La jeune femme eut l'air surprise. Stiles ne lui laissa pas le temps d'ajouter quoi que ce soit : il se retourna et fit signe à Derek de le suivre. Le loup-garou, toujours plus surpris par l'hyperactif, obéit sans un mot – mais il n'en pensait pas moins. Lorsqu'ils se furent suffisamment éloignés de la vie scolaire et que Lisa ne fut plus en vue, Derek s'autorisa un relâchement dans son attitude.

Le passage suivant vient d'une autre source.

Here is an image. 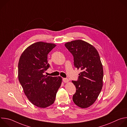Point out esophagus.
Masks as SVG:
<instances>
[{
  "instance_id": "1",
  "label": "esophagus",
  "mask_w": 127,
  "mask_h": 127,
  "mask_svg": "<svg viewBox=\"0 0 127 127\" xmlns=\"http://www.w3.org/2000/svg\"><path fill=\"white\" fill-rule=\"evenodd\" d=\"M63 81L64 83H67L69 82V80L67 78H63Z\"/></svg>"
}]
</instances>
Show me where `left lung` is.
<instances>
[{"instance_id":"left-lung-1","label":"left lung","mask_w":127,"mask_h":127,"mask_svg":"<svg viewBox=\"0 0 127 127\" xmlns=\"http://www.w3.org/2000/svg\"><path fill=\"white\" fill-rule=\"evenodd\" d=\"M65 46L73 56L75 67L81 70L78 81H72L76 89L72 99L78 106L87 108L96 101L103 85L99 55L94 46L81 40L67 42Z\"/></svg>"}]
</instances>
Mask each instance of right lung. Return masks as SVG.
<instances>
[{
	"instance_id": "right-lung-1",
	"label": "right lung",
	"mask_w": 127,
	"mask_h": 127,
	"mask_svg": "<svg viewBox=\"0 0 127 127\" xmlns=\"http://www.w3.org/2000/svg\"><path fill=\"white\" fill-rule=\"evenodd\" d=\"M56 46L53 43L38 42L22 53L18 64V78L24 93L32 103L46 108L55 100L62 78L44 75L49 67L48 54Z\"/></svg>"
}]
</instances>
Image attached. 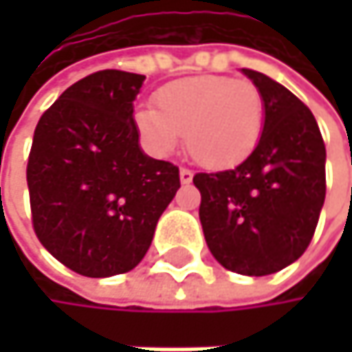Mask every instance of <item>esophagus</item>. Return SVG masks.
<instances>
[{
  "label": "esophagus",
  "mask_w": 352,
  "mask_h": 352,
  "mask_svg": "<svg viewBox=\"0 0 352 352\" xmlns=\"http://www.w3.org/2000/svg\"><path fill=\"white\" fill-rule=\"evenodd\" d=\"M179 179H181V183H183V185L191 183V181H193V171H189V169H181V171H179Z\"/></svg>",
  "instance_id": "esophagus-1"
}]
</instances>
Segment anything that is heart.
Instances as JSON below:
<instances>
[{"instance_id":"b5f03b06","label":"heart","mask_w":352,"mask_h":352,"mask_svg":"<svg viewBox=\"0 0 352 352\" xmlns=\"http://www.w3.org/2000/svg\"><path fill=\"white\" fill-rule=\"evenodd\" d=\"M134 124L155 157H169L187 134L189 153L208 169H232L258 144L265 106L254 83L224 75L185 77L161 87Z\"/></svg>"}]
</instances>
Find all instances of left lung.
Segmentation results:
<instances>
[{
    "mask_svg": "<svg viewBox=\"0 0 352 352\" xmlns=\"http://www.w3.org/2000/svg\"><path fill=\"white\" fill-rule=\"evenodd\" d=\"M263 96L256 148L236 169L197 173L199 222L228 271L271 275L308 248L326 197V148L314 113L271 77L241 69Z\"/></svg>",
    "mask_w": 352,
    "mask_h": 352,
    "instance_id": "left-lung-1",
    "label": "left lung"
}]
</instances>
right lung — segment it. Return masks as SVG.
Masks as SVG:
<instances>
[{
	"mask_svg": "<svg viewBox=\"0 0 352 352\" xmlns=\"http://www.w3.org/2000/svg\"><path fill=\"white\" fill-rule=\"evenodd\" d=\"M144 79L98 71L63 91L34 130L26 179L36 236L85 277L132 271L181 187L173 163L140 148L134 100Z\"/></svg>",
	"mask_w": 352,
	"mask_h": 352,
	"instance_id": "1",
	"label": "right lung"
}]
</instances>
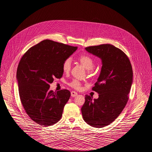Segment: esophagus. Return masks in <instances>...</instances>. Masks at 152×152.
I'll return each instance as SVG.
<instances>
[{
  "label": "esophagus",
  "instance_id": "34e87169",
  "mask_svg": "<svg viewBox=\"0 0 152 152\" xmlns=\"http://www.w3.org/2000/svg\"><path fill=\"white\" fill-rule=\"evenodd\" d=\"M71 96H72V97H76V96H77V92H76L75 91H72L71 92Z\"/></svg>",
  "mask_w": 152,
  "mask_h": 152
}]
</instances>
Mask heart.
I'll return each mask as SVG.
<instances>
[{
  "label": "heart",
  "mask_w": 152,
  "mask_h": 152,
  "mask_svg": "<svg viewBox=\"0 0 152 152\" xmlns=\"http://www.w3.org/2000/svg\"><path fill=\"white\" fill-rule=\"evenodd\" d=\"M80 63L83 65L87 70H91L93 69L94 66V60L93 58L88 55H81L78 58ZM72 61L70 58H66L63 62V69L65 72H69L71 69ZM70 86L76 89H79L81 87V83L77 80H73L69 84Z\"/></svg>",
  "instance_id": "b5f03b06"
}]
</instances>
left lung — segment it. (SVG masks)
<instances>
[{
  "instance_id": "8db88e82",
  "label": "left lung",
  "mask_w": 152,
  "mask_h": 152,
  "mask_svg": "<svg viewBox=\"0 0 152 152\" xmlns=\"http://www.w3.org/2000/svg\"><path fill=\"white\" fill-rule=\"evenodd\" d=\"M86 50L102 61L100 76L92 90L97 99L86 95L81 108L84 120L95 128H102L113 122L125 108L133 82L130 60L120 49L106 44L86 47Z\"/></svg>"
}]
</instances>
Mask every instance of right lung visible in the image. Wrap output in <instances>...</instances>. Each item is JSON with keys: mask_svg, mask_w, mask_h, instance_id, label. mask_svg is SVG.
<instances>
[{"mask_svg": "<svg viewBox=\"0 0 152 152\" xmlns=\"http://www.w3.org/2000/svg\"><path fill=\"white\" fill-rule=\"evenodd\" d=\"M77 49L44 40L22 56L16 72L19 96L27 114L37 124L50 126L60 120L71 92L66 89L50 91V84L55 77H62L64 61Z\"/></svg>", "mask_w": 152, "mask_h": 152, "instance_id": "obj_1", "label": "right lung"}]
</instances>
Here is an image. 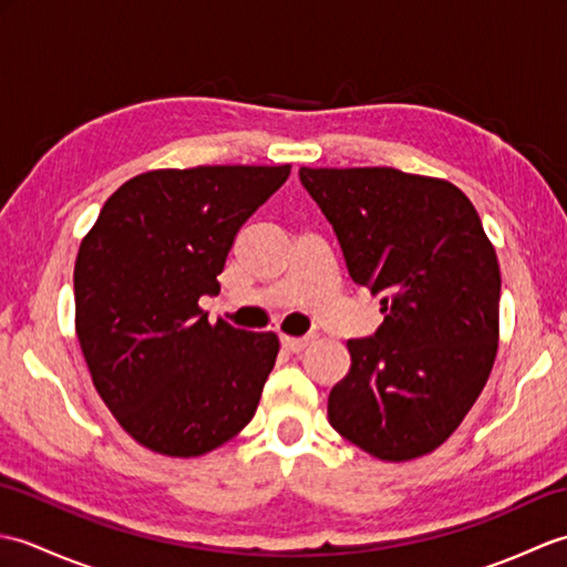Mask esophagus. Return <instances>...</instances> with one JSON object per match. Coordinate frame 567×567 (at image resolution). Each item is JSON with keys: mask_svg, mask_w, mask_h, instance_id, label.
<instances>
[{"mask_svg": "<svg viewBox=\"0 0 567 567\" xmlns=\"http://www.w3.org/2000/svg\"><path fill=\"white\" fill-rule=\"evenodd\" d=\"M282 346L287 348V351H292V353H299V351H305L307 346H311L317 341V333H309V336H299V339H295V336H282Z\"/></svg>", "mask_w": 567, "mask_h": 567, "instance_id": "34e87169", "label": "esophagus"}]
</instances>
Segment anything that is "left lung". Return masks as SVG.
I'll return each mask as SVG.
<instances>
[{"label":"left lung","mask_w":567,"mask_h":567,"mask_svg":"<svg viewBox=\"0 0 567 567\" xmlns=\"http://www.w3.org/2000/svg\"><path fill=\"white\" fill-rule=\"evenodd\" d=\"M299 179L384 315L348 341L331 426L380 461L436 451L483 392L499 341V262L473 202L394 167H299Z\"/></svg>","instance_id":"obj_1"}]
</instances>
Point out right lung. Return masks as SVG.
<instances>
[{
    "label": "right lung",
    "mask_w": 567,
    "mask_h": 567,
    "mask_svg": "<svg viewBox=\"0 0 567 567\" xmlns=\"http://www.w3.org/2000/svg\"><path fill=\"white\" fill-rule=\"evenodd\" d=\"M292 165H199L131 177L104 202L75 260V329L104 404L131 439L204 455L252 419L275 333L209 323L238 228Z\"/></svg>",
    "instance_id": "add662e5"
}]
</instances>
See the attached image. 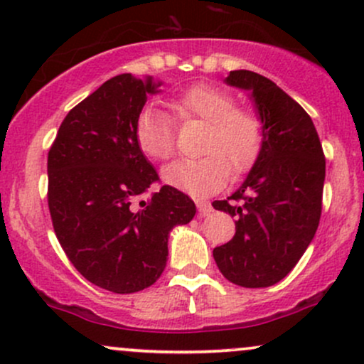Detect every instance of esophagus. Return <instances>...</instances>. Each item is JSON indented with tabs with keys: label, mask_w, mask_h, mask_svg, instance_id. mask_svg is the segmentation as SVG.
<instances>
[{
	"label": "esophagus",
	"mask_w": 364,
	"mask_h": 364,
	"mask_svg": "<svg viewBox=\"0 0 364 364\" xmlns=\"http://www.w3.org/2000/svg\"><path fill=\"white\" fill-rule=\"evenodd\" d=\"M196 208H198V214L202 217L208 215L212 210H214L210 205V202H205V200H196Z\"/></svg>",
	"instance_id": "1"
}]
</instances>
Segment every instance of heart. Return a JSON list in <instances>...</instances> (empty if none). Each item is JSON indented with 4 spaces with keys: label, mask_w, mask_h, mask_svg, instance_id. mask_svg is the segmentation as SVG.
I'll list each match as a JSON object with an SVG mask.
<instances>
[{
    "label": "heart",
    "mask_w": 364,
    "mask_h": 364,
    "mask_svg": "<svg viewBox=\"0 0 364 364\" xmlns=\"http://www.w3.org/2000/svg\"><path fill=\"white\" fill-rule=\"evenodd\" d=\"M171 107L183 123L191 119L207 123L202 145L207 156L178 161L162 171V179L169 186L193 196H207L225 185L231 168L241 174L257 162L265 141V123L253 107L236 106L231 92L196 83L174 97ZM133 135L145 157L164 162L174 156L176 124L168 112L145 107L135 121Z\"/></svg>",
    "instance_id": "obj_1"
}]
</instances>
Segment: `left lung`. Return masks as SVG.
<instances>
[{
    "mask_svg": "<svg viewBox=\"0 0 364 364\" xmlns=\"http://www.w3.org/2000/svg\"><path fill=\"white\" fill-rule=\"evenodd\" d=\"M229 85L252 90L265 141L246 181L212 207L236 219L231 241L214 248L229 282L269 287L294 269L321 215L325 156L308 112L263 75L236 70Z\"/></svg>",
    "mask_w": 364,
    "mask_h": 364,
    "instance_id": "obj_1",
    "label": "left lung"
}]
</instances>
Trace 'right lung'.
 Segmentation results:
<instances>
[{"mask_svg": "<svg viewBox=\"0 0 364 364\" xmlns=\"http://www.w3.org/2000/svg\"><path fill=\"white\" fill-rule=\"evenodd\" d=\"M159 85L129 73L104 82L66 114L48 154L58 241L87 281L118 294L161 277L169 231L196 212L193 200L169 185L141 200L159 176L133 128Z\"/></svg>", "mask_w": 364, "mask_h": 364, "instance_id": "add662e5", "label": "right lung"}]
</instances>
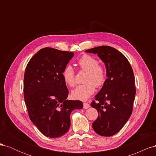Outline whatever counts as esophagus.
Instances as JSON below:
<instances>
[{
  "label": "esophagus",
  "mask_w": 156,
  "mask_h": 156,
  "mask_svg": "<svg viewBox=\"0 0 156 156\" xmlns=\"http://www.w3.org/2000/svg\"><path fill=\"white\" fill-rule=\"evenodd\" d=\"M90 107V105L88 104V103H83V108H89Z\"/></svg>",
  "instance_id": "34e87169"
}]
</instances>
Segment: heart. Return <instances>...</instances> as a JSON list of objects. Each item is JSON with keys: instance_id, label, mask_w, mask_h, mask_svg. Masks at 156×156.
I'll return each mask as SVG.
<instances>
[{"instance_id": "b5f03b06", "label": "heart", "mask_w": 156, "mask_h": 156, "mask_svg": "<svg viewBox=\"0 0 156 156\" xmlns=\"http://www.w3.org/2000/svg\"><path fill=\"white\" fill-rule=\"evenodd\" d=\"M77 64L80 70L87 72L84 81L85 84L75 88L72 96L77 100L85 101L95 92V87L100 88L105 84L107 69L104 66L99 64L96 58L87 54L83 55L78 60ZM62 76L67 85L70 87L75 85V73L72 66H66L62 71Z\"/></svg>"}]
</instances>
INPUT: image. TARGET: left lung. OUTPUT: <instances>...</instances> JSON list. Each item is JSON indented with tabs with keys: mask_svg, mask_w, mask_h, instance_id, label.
I'll return each instance as SVG.
<instances>
[{
	"mask_svg": "<svg viewBox=\"0 0 156 156\" xmlns=\"http://www.w3.org/2000/svg\"><path fill=\"white\" fill-rule=\"evenodd\" d=\"M85 51L97 54L107 69L106 81L91 103L98 112L92 127L100 135H114L124 127L133 111L136 93L133 69L126 56L112 47L99 46Z\"/></svg>",
	"mask_w": 156,
	"mask_h": 156,
	"instance_id": "obj_1",
	"label": "left lung"
}]
</instances>
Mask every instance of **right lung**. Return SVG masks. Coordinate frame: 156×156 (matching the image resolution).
Wrapping results in <instances>:
<instances>
[{
    "mask_svg": "<svg viewBox=\"0 0 156 156\" xmlns=\"http://www.w3.org/2000/svg\"><path fill=\"white\" fill-rule=\"evenodd\" d=\"M74 55L51 48L40 49L29 60L24 75L25 102L30 120L42 134L57 138L67 133L70 114L81 109L79 100H67L62 71Z\"/></svg>",
    "mask_w": 156,
    "mask_h": 156,
    "instance_id": "right-lung-1",
    "label": "right lung"
}]
</instances>
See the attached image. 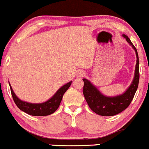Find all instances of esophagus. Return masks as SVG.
<instances>
[{
	"label": "esophagus",
	"mask_w": 149,
	"mask_h": 149,
	"mask_svg": "<svg viewBox=\"0 0 149 149\" xmlns=\"http://www.w3.org/2000/svg\"><path fill=\"white\" fill-rule=\"evenodd\" d=\"M84 72L83 71H79V72L77 73V76H78V77H83V76H84Z\"/></svg>",
	"instance_id": "34e87169"
}]
</instances>
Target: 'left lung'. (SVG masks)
Listing matches in <instances>:
<instances>
[{"label": "left lung", "mask_w": 149, "mask_h": 149, "mask_svg": "<svg viewBox=\"0 0 149 149\" xmlns=\"http://www.w3.org/2000/svg\"><path fill=\"white\" fill-rule=\"evenodd\" d=\"M123 36L126 39V40L132 46L136 55V64L134 78L127 91L123 95L117 97H105L102 95L100 91L94 85H92L89 80L85 79V78L83 79L84 82L83 92L89 107L97 114L102 116H115L127 109L134 98L135 92L137 90L138 85H139V57H138L137 51L132 42L130 41L129 38L125 34Z\"/></svg>", "instance_id": "obj_1"}]
</instances>
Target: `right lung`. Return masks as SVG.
Listing matches in <instances>:
<instances>
[{
  "label": "right lung",
  "instance_id": "add662e5",
  "mask_svg": "<svg viewBox=\"0 0 149 149\" xmlns=\"http://www.w3.org/2000/svg\"><path fill=\"white\" fill-rule=\"evenodd\" d=\"M71 83H72V81H70L67 84L61 87L52 98L42 104H31L20 100L15 95L10 85V87L13 100L20 110L29 114L31 116H45L50 115V114L55 112V111L59 108L61 100H62L63 95L66 90L69 88Z\"/></svg>",
  "mask_w": 149,
  "mask_h": 149
}]
</instances>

Il s'était volontairement effacé pour glaner le plus d'informations possible… Et il comptait bien continuer sur sa lancée, sauf si la situation exigeait qu'il intervienne. D'un coup, lui vint le besoin de parler à Stiles, de lui demander davantage d'informations sur les bêtises d'Eli, sur l'école en elle-même… Mais les mots restèrent bloqués dans sa gorge. Pas qu'il n'arrivait pas à parler, il avait juste l'impression… Que ce n'était pas le bon moment.

Et devant lui, Stiles continuait d'avancer dans le silence le plus total. Même ses pas semblaient plus discrets, plus silencieux.

Irréels.

La couleur des couloirs changea légèrement. A côté des portes qui s'enchaînaient sous ses yeux, des noms et des fonctions. Stiles s'arrêta d'un coup, au milieu du couloir et toqua à l'une d'elles sans avoir besoin de la regarder. Derek se tendit.

Ils étaient vraisemblablement arrivés.

Ses yeux se posèrent d'emblée sur le petit écriteau renseignant les informations sur l'occupante du bureau, à savoir la directrice. Son souffle se coupa.

« Alexandra Argent. »

Dans quel monde parallèle avait-il eu le malheur de tomber ?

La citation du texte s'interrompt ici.